A month after U.S. Rep. John Carter (R-Round Rock) tried to defend his willingness to consider an immigration reform bill to unhappy constituents, his office released a joint statement on Friday with Rep. Sam Johnson (R-Plano) announcing their departure from a bipartisan immigration reform working group, all but signaling the end of a once-promising avenue for reform. Carter and Johnson were the only white Republican members of the ‘Gang of Seven,’ tasked by House leadership with generating a GOP-friendly approach to the issue.

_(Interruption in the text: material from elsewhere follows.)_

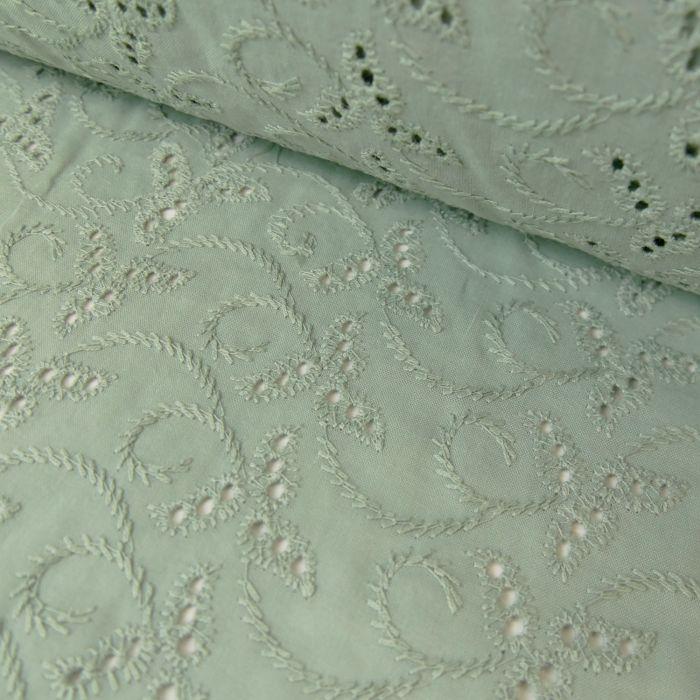 Tissu broderie anglaise vert de gris - France Duval Stalla x 10 cm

Their departure from the group, coming several months after Idaho Rep. Raul Labrador’s, leaves only one GOP congressman still with the group. But their exit could signify a bigger problem for immigration reform’s chances in the next few months — some Republicans in Congress who represent majority-white and heavily conservative constituencies find themselves unable to compromise on this core issue. At the August town hall meeting, Carter tried to fend off angry constituents, who had earlier screened the documentary They Come to America II: The Cost of Amnesty, by presenting his own immigration reform plan. The crowd was having none of it.
“CONGRATULATIONS to you and the Central Texas Tea Party!,” Woolley wrote. “I truly believe all of you had a huge influence on John Carter and Sam Johnson.”
Roy Beck, the executive director of NumbersUSA, one of the leading anti-immigration reform pressure groups, likewise touted the gang’s collapse as a victory.
“I think it’s pretty clear that House Speaker Boehner was the one who talked Johnson and Carter into joining this group, in the hope that it would give some conservative cover to passing amnesty,” he said. “We’ve been getting indications for several months that the pressure on these two at home, among their constituents had been approaching a breaking point. They had been looking for an opportunity to get out.”
But a statement released by America’s Voice, a liberal immigration reform-advocacy organization, put the blame for the Gang of Seven’s collapse squarely on the shoulders of the House Republican leadership — and held out the hope that the departure of Carter and Johnson “opens new possibilities” for the pro-reform movement.
Frank Sharry, the group’s executive director, said he was “glad that a moribund process has been put to rest,” and that “our leading champions for reform are freed up,” while others with the organization pointed to the fact that Carter and Johnson’s statement blamed the administration and not House Democrats — a sign, they say, that the congressmen could come back to the table if the leadership starts to put serious backing behind reform.